An emerging challenge in the digital financial landscape is the blurring of lines between policy areas. Prudential supervisors would be well advised to coordinate with other supervisory authorities, such as competition authorities, to understand the dynamic market forces at play. Coordination is crucial for ensuring that the drive towards digitalisation, which may result in an increase in market concentration, does not undermine financial stability.

Concerning banks under ECB supervision, we found room for improvement in their cloud outsourcing strategies. We acted on this by publishing for public consultation a guide that sets out our supervisory expectations and provides recommendations on the outsourcing of cloud services. Importantly, the guide also outlines specific good practices that banks can use as a basis for tackling cloud outsourcing risk.

Clearly, cloud outsourcing risk doesn’t stop at national borders; it affects multiple jurisdictions. We’ve therefore teamed up with other prudential authorities to conduct a joint review into cloud outsourcing practices. This will enable us to better understand how banks are adopting cloud technology and the risks it may pose. For instance, we’re collectively exploring banks’ third-party risk management practices and their business continuity plans, as well as their exit strategies – including stressed exits.

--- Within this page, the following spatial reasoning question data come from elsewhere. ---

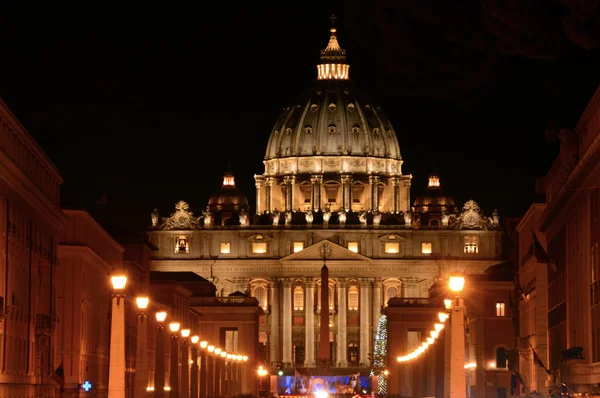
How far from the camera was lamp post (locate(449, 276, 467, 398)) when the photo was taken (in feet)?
149

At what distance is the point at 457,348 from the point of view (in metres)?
46.5

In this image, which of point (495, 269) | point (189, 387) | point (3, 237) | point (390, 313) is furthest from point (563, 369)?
point (390, 313)

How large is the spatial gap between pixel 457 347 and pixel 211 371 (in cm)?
8695

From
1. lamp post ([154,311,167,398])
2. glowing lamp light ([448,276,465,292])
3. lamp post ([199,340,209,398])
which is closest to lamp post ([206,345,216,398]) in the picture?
lamp post ([199,340,209,398])

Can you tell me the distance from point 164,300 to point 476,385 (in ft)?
72.3

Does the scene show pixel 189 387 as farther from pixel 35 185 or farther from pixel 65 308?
pixel 35 185

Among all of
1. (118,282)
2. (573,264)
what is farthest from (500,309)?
(118,282)

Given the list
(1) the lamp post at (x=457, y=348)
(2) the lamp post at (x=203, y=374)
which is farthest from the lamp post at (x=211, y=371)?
(1) the lamp post at (x=457, y=348)

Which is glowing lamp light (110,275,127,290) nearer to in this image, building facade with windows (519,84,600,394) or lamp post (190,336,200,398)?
building facade with windows (519,84,600,394)

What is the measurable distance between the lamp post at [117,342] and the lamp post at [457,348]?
26.4 ft

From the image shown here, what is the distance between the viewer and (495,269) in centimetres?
14775

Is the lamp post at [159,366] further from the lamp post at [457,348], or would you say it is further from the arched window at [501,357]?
the lamp post at [457,348]

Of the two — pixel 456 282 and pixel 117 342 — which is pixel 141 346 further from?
pixel 456 282

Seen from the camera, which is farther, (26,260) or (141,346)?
(26,260)
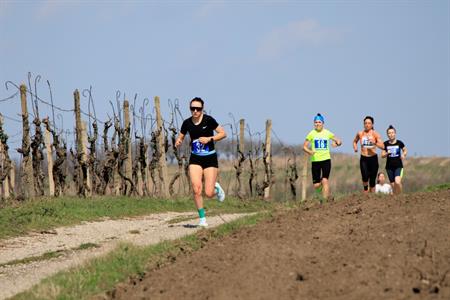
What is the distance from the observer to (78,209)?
1847cm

Bolstering operational resilience requires investment

So how can banks strengthen their operational resilience? In contrast to financial resilience, operational resilience cannot be bolstered by accumulating additional basis points of Common Equity Tier 1. Rather, mastering the art of bending without breaking under operational headwinds requires multi-year investment in capability-building. We know that you should put your house in order in good times so that you are well prepared for bad times. Given the current uptick in banks’ profitability, the time is right for banks to continue investing in building their operational resilience.

This means, for instance, replacing legacy systems with state-of-the-art IT infrastructure, including in the areas of IT risk management and cyber hygiene, as well as ensuring that business continuity plans and third-party dependency management are implemented consistently.

Importantly, operational resilience-building is not only a matter of systems and processes – it is also about people. Investment in human capital is therefore essential. Banks must ensure that employees at all levels of the organisation have the appropriate skillset, whether they are experts or managers. Soberingly, from our analysis of the effectiveness of banks’ management bodies we can see that there are still boards that lack in-depth IT expertise, which may ultimately put into question the collective suitability of the board.[13] We expect all boards to have a sound understanding of IT and cyber risks so that they can assess the impact of these risks on banks’ various business areas.

Conclusion

The novelist Max Frisch once said: “Crisis is a productive state. You just have to take away the aftertaste of disaster”. Shocks stemming from cyber incidents or cloud outsourcing and IT risks are an opportunity for banks to further bolster their resilience – to nurture their capacity to bend without breaking.

Financial resilience alone is far from sufficient to weather operational headwinds – you need operational resilience. And in order to bolster and maintain operational resilience banks must continue investing in future-proof systems, processes and people. This is not a steady state exercise. Operational resilience demands continuous attention and must keep pace with the changing risk environment.

As I have highlighted, no jurisdiction is immune to operational shocks. All of us will be affected by them at some point.

Let’s therefore share good practices and use cases from our supervisory work. Let’s reinforce policy and supervisory coordination across both jurisdictions and sectors. And let’s strengthen communication channels to enable us to coordinate closely when shocks hit.